Индуцируемая нами самими целостность мира властвует над нами. Говоря об этой власти целого, названной у Хайдеггера мироправлением, я в последнюю очередь имею в виду идеологические установки, современную или не очень современную идеологию — любую. Разные идеологии, которые, так или иначе, суть мысли в голове, — они потом, после мироправления. Правят не идеи, а верования. Впрочем, это так, согласно Ортеге-и-Гассету (идеи имеют, а в верованиях пребывают), для которого идеи — мысли в голове. Но если вернуться к Платону, то получается наоборот: все сущее стоит в идеях, они — его устои.
Итак, любой наш опыт, любое постижение и понимание, любое действие и претерпевание, вообще возможность как-то вести себя, т. е. сама возможность опыта, обусловлены этой странной действительно-стью/действенностью (старое значение «актуальности») целого, которого в целом никто из нас не видел и не увидит, да и редко кто задумывался о его целостности. А если задумывался, становился философом. Этой парадоксальной целостностью мира-как-целого всякий опыт всегда уже завершен как открытость опыту. Так это для любого опыта, какой ни взять: посадку яблони, написание SMS-ки или что-нибудь еще. Если мы вообще что-нибудь понимаем, например, стих из гимна св. Амвросия “Deus creator omnium”,1 мы понимаем это что-то из целого, которого не знаем и о котором не думаем.

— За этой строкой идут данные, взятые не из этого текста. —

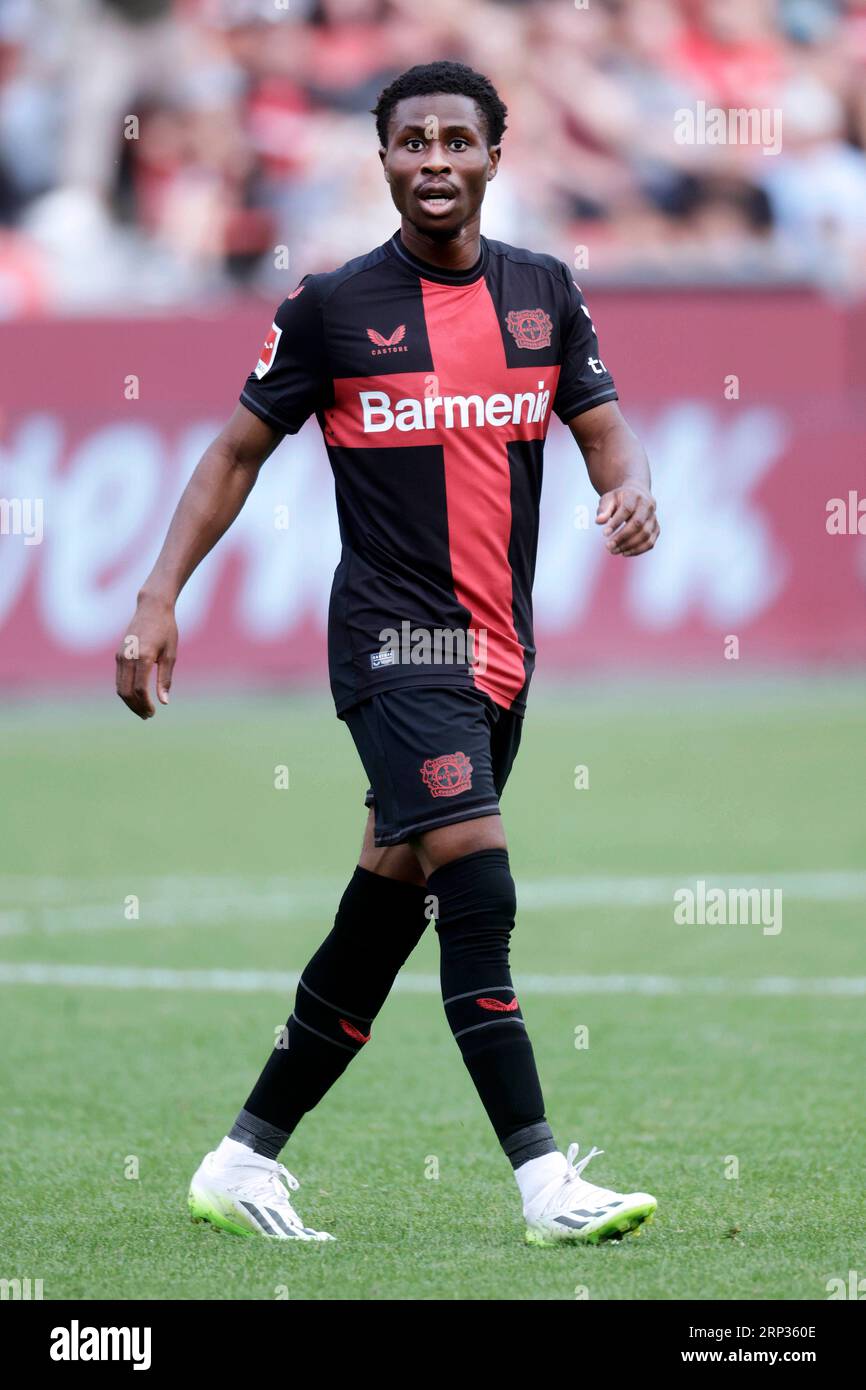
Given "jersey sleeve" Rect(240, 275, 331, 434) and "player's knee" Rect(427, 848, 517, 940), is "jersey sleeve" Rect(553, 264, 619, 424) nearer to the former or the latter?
"jersey sleeve" Rect(240, 275, 331, 434)

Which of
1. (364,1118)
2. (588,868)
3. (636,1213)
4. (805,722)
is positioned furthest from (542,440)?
(805,722)

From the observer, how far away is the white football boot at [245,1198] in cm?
451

Так, всякое сочинение, к примеру, дипломное, с самого начала, с самой своей первой фразы, как и сама фраза, пишется (произносится) из соображений целого, к которому еще только надо прийти. Живописец проверяет правильность мазка, рисовальщик — штриха, исходя из целого, которого он не видит, ни внутри себя, ни снаружи. Муза диктует поэту из незнаемого им целого. Пророк пророчествует из божественного Слова, а оно, уж точно, всецелое. По Гегелю, философ тогда мыслит самостоятельно, когда не вкладывает в свои мысли ничего от себя, т. е. мыслит из Понятия, в котором уже обрело себя мышление как деятельность всеобщего.
1 Августин А. Исповедь. М.: Renaissance, 1991. C. 304-305; S. Augustin Conf. XI, XXVII, 35-36. «В тебе, душа моя, измеряю я время».
7
VERBUM
Вот этот опыт целого, который одновременно есть опыт себя самого, и описывают наши мистики: рейнский и византийский. Только у них этот опыт монашеский. Опыт молитвы и покаяния.
Речь идет о христианской мистике Логоса. Сотворивший мир божественный Глагол2 в данном случае и есть то всецелое, из которого Экхарт и Палама мыслят все, что ни есть. Обернуться на это всецелое, соотнести себя с ним, осознать себя и свое бытие произведением бытия божественного и в нем — в божественном бытии — как своем устое продолжающимся, — таково содержание духовного монашеского опыта. И я не думаю, что нам этот опыт так уж близок, так уж понятен и так уж кристально ясен.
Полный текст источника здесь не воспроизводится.